Die Wetterverhältnisse, wie sie in dem nachstehenden Bericht beschrieben sind, kennt jeder, der das ganze Jahr über von hier nach Trier zur Arbeit fährt: Hier oben startet man im strahlenden Sonnenschein bei milden Temperaturen, aber spätestens bei der Autobahnausfahrt Mehring taucht man in dichten Nebel, der das gesamte Moseltal erfüllt und für Kälte sorgt - eine typische Inversionswetterlage. Der folgende historische Bericht - hier im Originaltext wiedergegeben - findet sich in der Kölnischen Zeitung vom 31. Dezember 1879, stammt also aus der Zeit vor der Eisenbahn. Der Name des Autors ist nicht genannt.

Hermeskeil auf dem Hochwald, 29. Dec. Die Beobachtung, die man laut mehrerer Berichte in der Köln. Ztg. anderwärts, namentlich in Baden, gemacht hat, daß an hochgelegenen Stellen mildes Wetter herrschte, während in der Ebene die Kälte unleidlich war, kann ich Ihnen auch von hier aus bestätigen. Nebenbei will ich einen durchaus falschen Bericht über die hiesigen Witterungsverhältnisse, der in einem benachbarten Blatte stand und die Runde durch viele Blätter machte, berichtigen.

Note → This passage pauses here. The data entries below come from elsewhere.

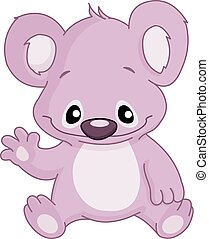 baby, winkende , koala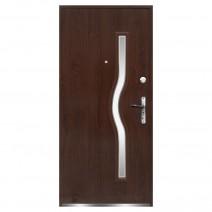 Drzwi zewnętrzne RADEX CAPRI stalowe 205x97 orzech lewe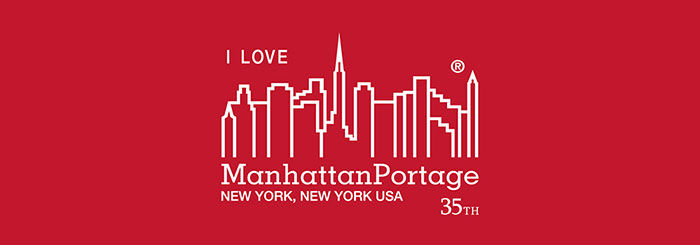 Manhattan Portageマンハッタンポーテージのバッグ Mickey Mouse Collection Big Apple Backpack01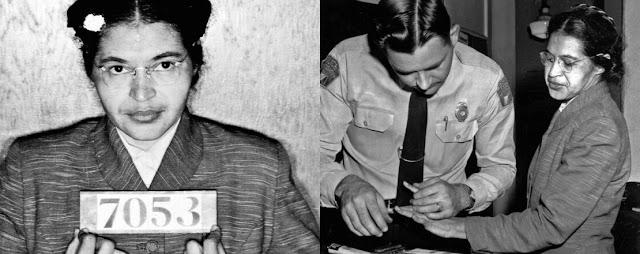 روزا باركسRosa Parks  | امرأة غيرت تاريخ أمريكا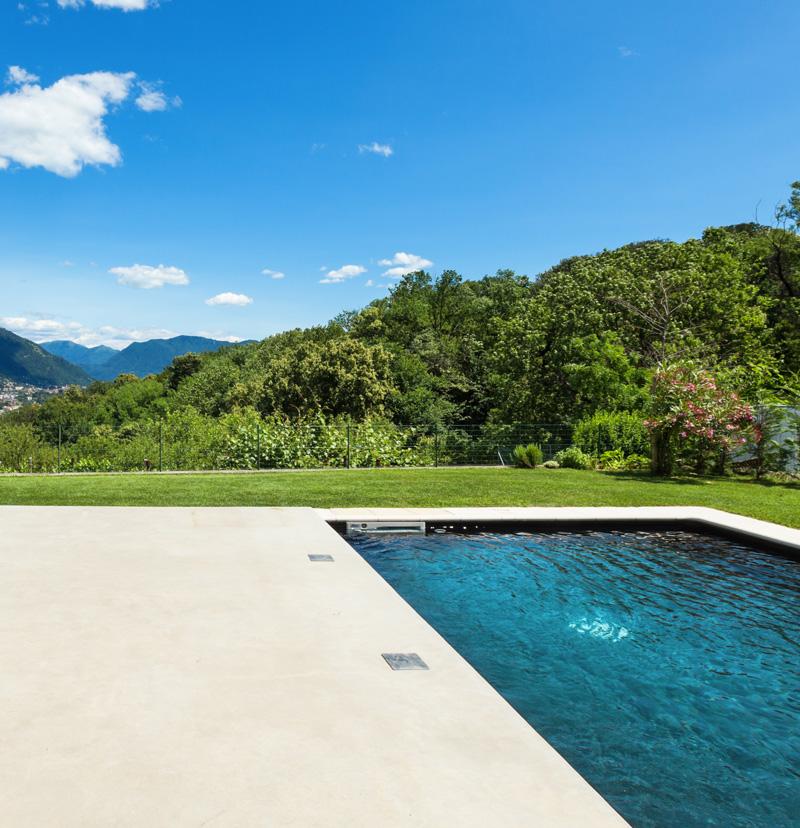 Liquid limestone in pool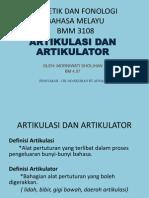 Fonetik Dan Fonologi (Bmm 3108 Cik Zihan)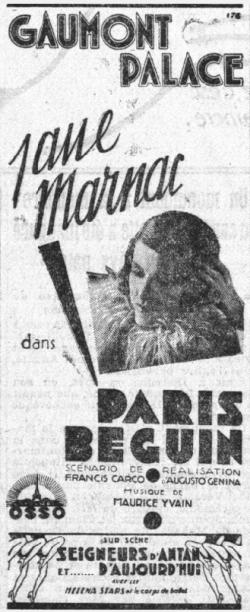 Le Petit Parisien du 09 octobre 1931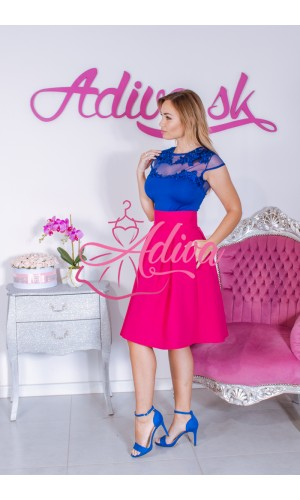 Cyklamenová krátka áčková sukňa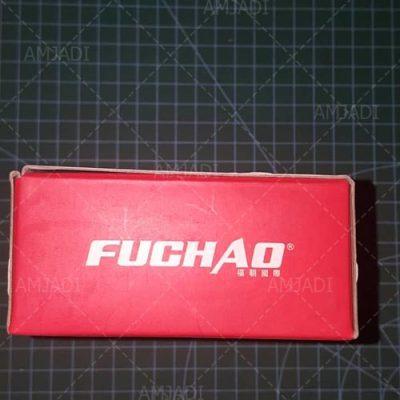 سمباده قیچی برشی FUCHAOسایز8
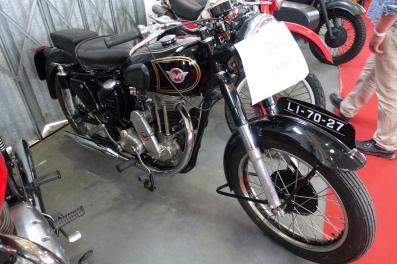 Matchless G3 350cc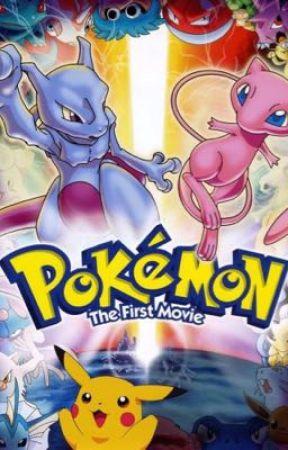 Pokemon Movies Rp Pokemon 4ever Wattpad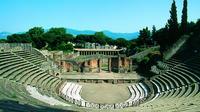 Pompeii Half-Day Trip from Sorrento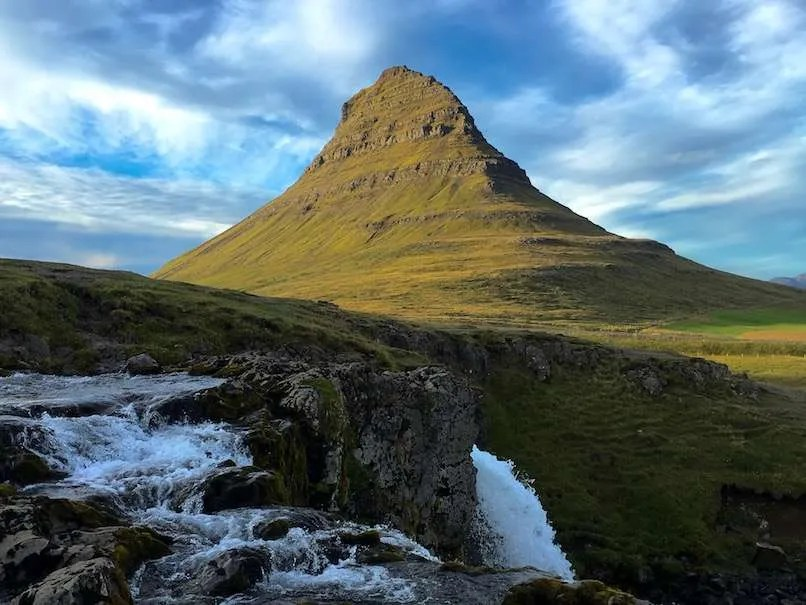 ultimate iceland packing list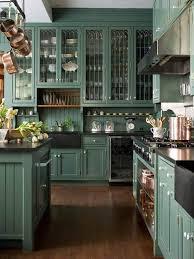 victorian kitchen island silver under cabinet range hood black quartz countertop green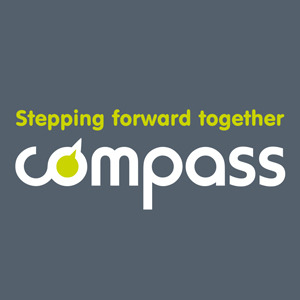 Compass Fostering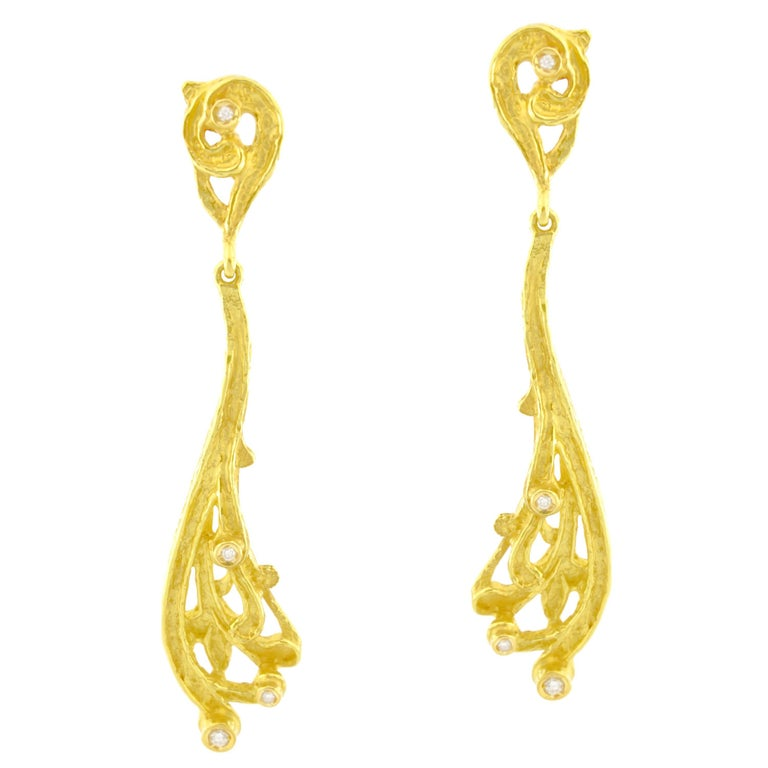 Sacchi Diamonds Gemstone 18k Yellow Gold Burlesque Drop Earrings For Sale
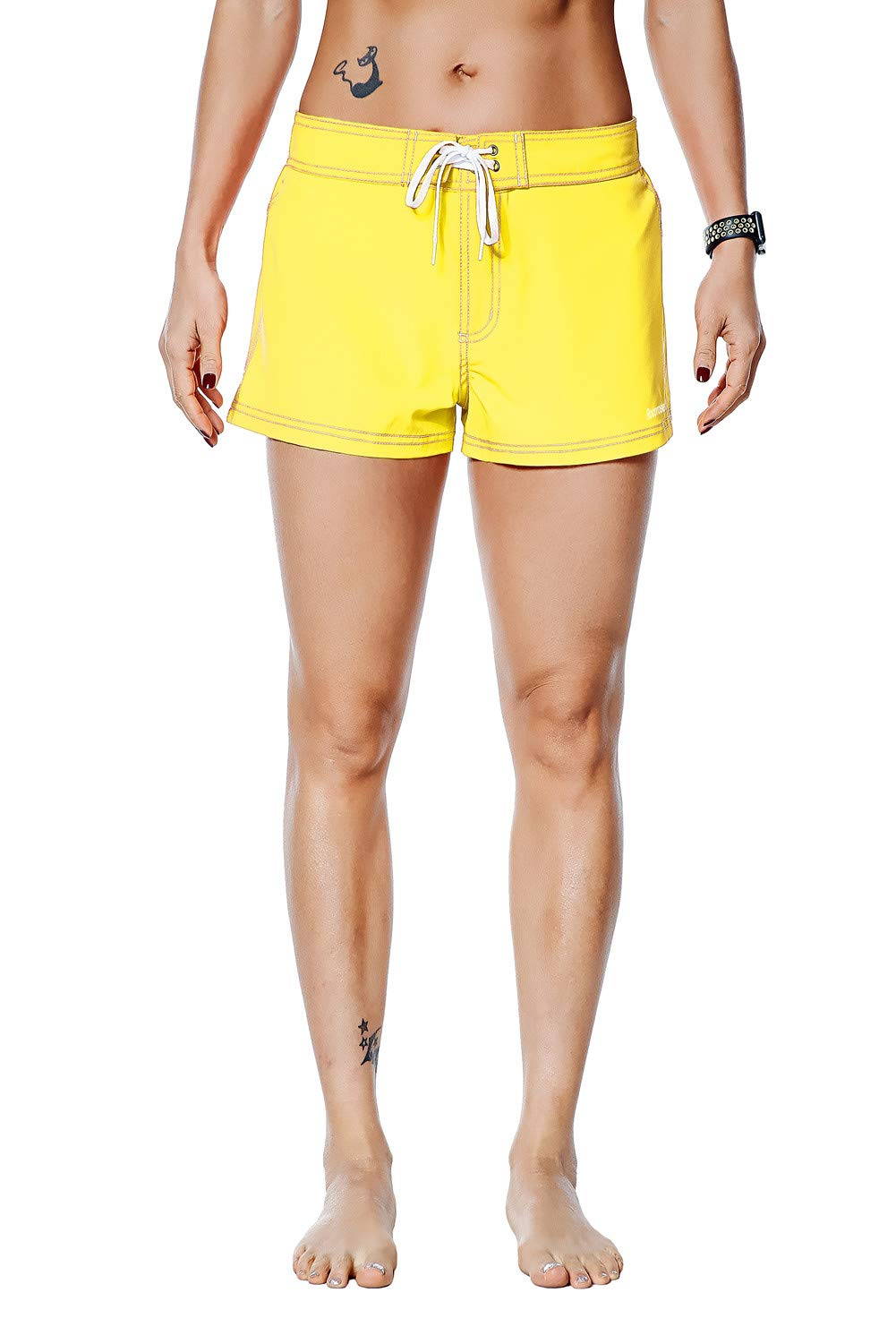 Rocorose Women's Boardshorts Water Sports Quick Dry with Back Pocket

Seit Eintritt des harten Winters hatten wir hier in Hermeskeil, welches 1665 Fuß über dem Nullpuncte des Pegels von Amsterdam liegt, nur ein einziges Mal 11 Grad unter Null Réaumur, und zwar Morgens 5 Uhr am 16. d. M. Das Thermometer zeigte gewöhnlich 4 und 5 Grad unter Null, oft nur 3 Grad, und im Allgemeinen hatten wir gegen andere Orte, so gegen das nahe Trier, woselbst es 20 und 18 Grad unter Null war, während wir nur 5 Grad zählten, einen höchst gelinden Winter.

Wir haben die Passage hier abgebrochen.